01/30/2023
Dunlop (We Came Here to Forget) follows two women whose ideas are exploited by a tech entrepreneur in this dramatic if simplistic outing. Jake Sarnoff is about to become a dad again with his much younger second wife Jessica, whom he started seeing while still married to Anna. Jake still flirts with Anna and relies on her for support and advice regarding his social media site, Strangers, which Anna helped create. In public, Jake pays a lot of lip service to the importance of family, but at home, he hardly lifts a finger. Meanwhile, Sam Flores-Walsh moves to town and founds a popular yoga studio that Jessica frequents, though she’s unaware that Sam is Jake’s ex and an uncredited cofounder of Strangers. Sam has been telling a reporter at the New York Times how Jake ran with her concept and cut her out of the company, though she’s worried she doesn’t have enough proof. Though Dunlop’s girl-power angle feels a bit stock (“A mother is capable of anything,” reads one of Sam’s Instagram posts; Anna and a friend clank wine glasses and shout “fuck the patriarchy”), she does a good job showing Jake’s slippery, selfish nature. There’s plenty to root for, but readers who prefer nuance should look elsewhere. (Mar.)
2022-12-14
The lives of three women intertwine in Portside, Washington, as a new social platform gets ready to launch its IPO.

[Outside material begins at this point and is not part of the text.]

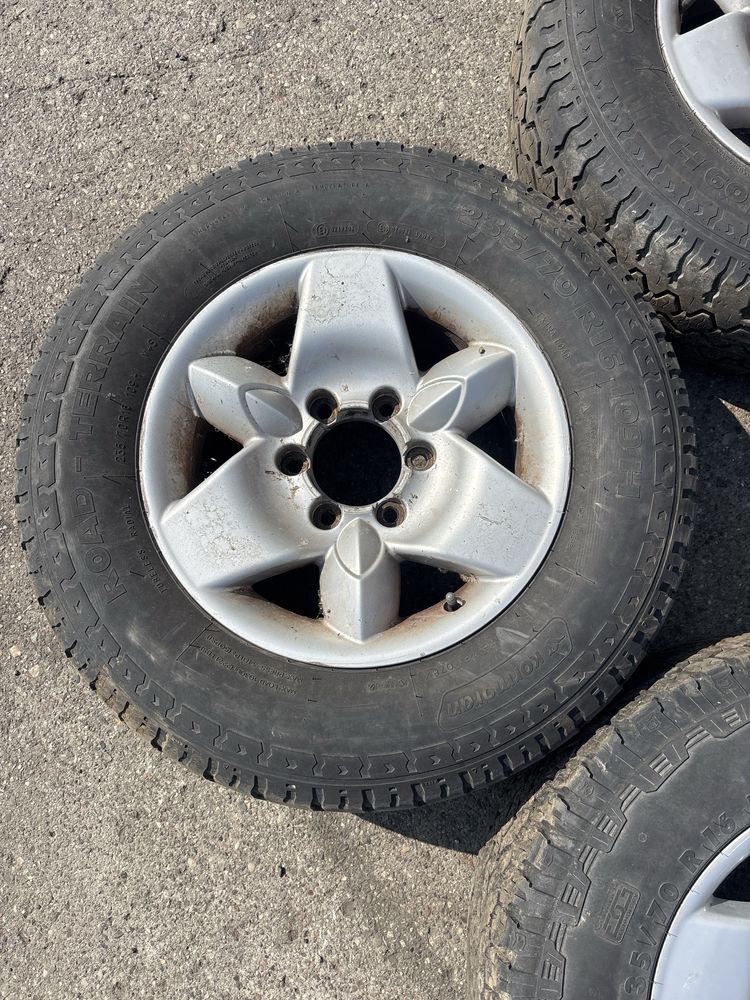 Koła alu felgi opony terrano 6x139.7 235/70 16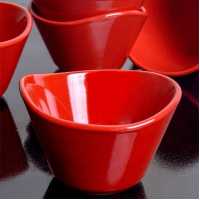 Keramika Kırmızı Bayrak Tigela Çerezlik/sosluk 11 cm 6 adet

Anna Sarnoff, 41, a one-time lawyer, was married to Jake Sarnoff for 15 years and had two sons with him while helping him build his social media company, Strangers. Before Jake married Anna, his college girlfriend, Samanta Flores-Walsh—one-time programmer, now a single mother and yoga-studio owner—helped him and his co-founder, Sai Chandra, hammer out the kinks in their original algorithm. And Jake’s young, beautiful, pregnant new wife, Jessica, an Instagram influencer and vet tech, has some ideas of her own that help the company. The story, told primarily from the points of view of Anna and Sam, examines the women's experiences with Jake and his superficial brand of feminism, the increasingly pregnant Jessica, the company, motherhood, their own careers and choices. As all this unfolds, the reader is already aware that Jessica and Jake’s daughter will be taken one night when she's 6 weeks old. Author Dunlop has created an intriguing world where women’s contributions might be overlooked and downplayed as the “natural” role of girlfriend, mother, or wife, but that doesn’t mean these contributions didn’t occur or aren’t worthy of merit and reward. Adoption, teen pregnancy, abandonment, the deaths of parents, love (and lies and affairs), divorce, bullying (both in-person and online), secrets, motherhood, intellectual property, poverty, and privilege all are addressed.
A well-written story that will leave readers thinking that women are indeed the fiercest creatures.